The ideal input for plantiSMASH is an annotated nucleotide file in Genbank format or EMBL format.
You can either upload a GenBank/EMBL file manually, or enter the GenBank/RefSeq accession number of your sequence for plantiSMASH to upload it.
Alternatively, you can provide a FASTA file containing one or more sequences.
If possible, you should also supply a separate GFF3-formatted file containing the annotation information for all said sequences.
If no annotation is available, we recommend running your sequence through an annotation pipeline like MAKER (preferably with transcriptomic evidence) to obtain GBK/EMBL files with high-quality annotations.
Otherwise, plantiSMASH will generate a preliminary annotation using GlimmerHMM, and use that to run the rest of the analysis.

Input files should be properly formatted.

• [Record excerpts]:
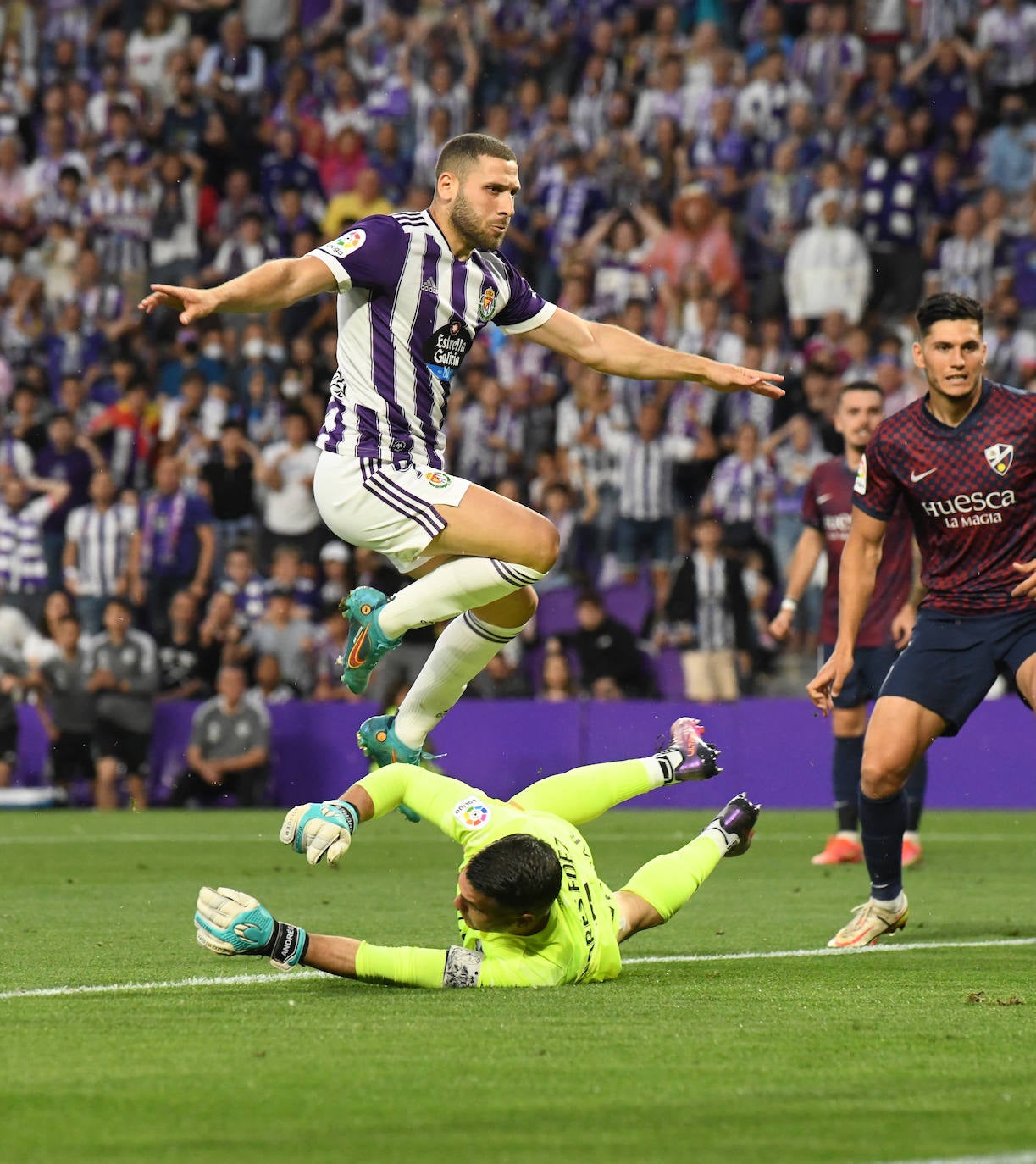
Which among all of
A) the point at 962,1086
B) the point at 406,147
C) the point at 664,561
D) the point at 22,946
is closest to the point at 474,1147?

• [Required actions]:
1. Name every software tool or pipeline mentioned in the passage on plantiSMASH input.
2. Answer these questions from the passage on plantiSMASH input, one answer per line:
(a) What is the ideal input for plantiSMASH?
(b) What evidence is preferred when running a sequence through MAKER?
(c) Which tool does plantiSMASH use for a preliminary annotation when none is supplied?
3. Continue the passage on plantiSMASH input files after its last sentence.

• [Responses]:
1. plantiSMASH, MAKER, GlimmerHMM

2.
(a) An annotated nucleotide file in GenBank or EMBL format.
(b) Transcriptomic evidence.
(c) GlimmerHMM.

3.
If you are creating your GBK/EMBL/FASTA file manually, be sure to do so in a plain text editor like Notepad or Emacs, and saving your files as "All files (.)", ending with the correct extension (for example ".fasta", ".gbk", or ".embl").

There are several optional analyses that may or may not be run on your sequence.
Highly recommended is the ClusterBlast Comparative Analysis, which runs Diamond using each amino acid sequence from a detected gene cluster as a query on a large database of predicted protein sequences from secondary metabolite biosynthetic gene clusters, and pools the results to identify the gene clusters that are most homologous to the gene cluster that was detected in your query nucleotide sequence.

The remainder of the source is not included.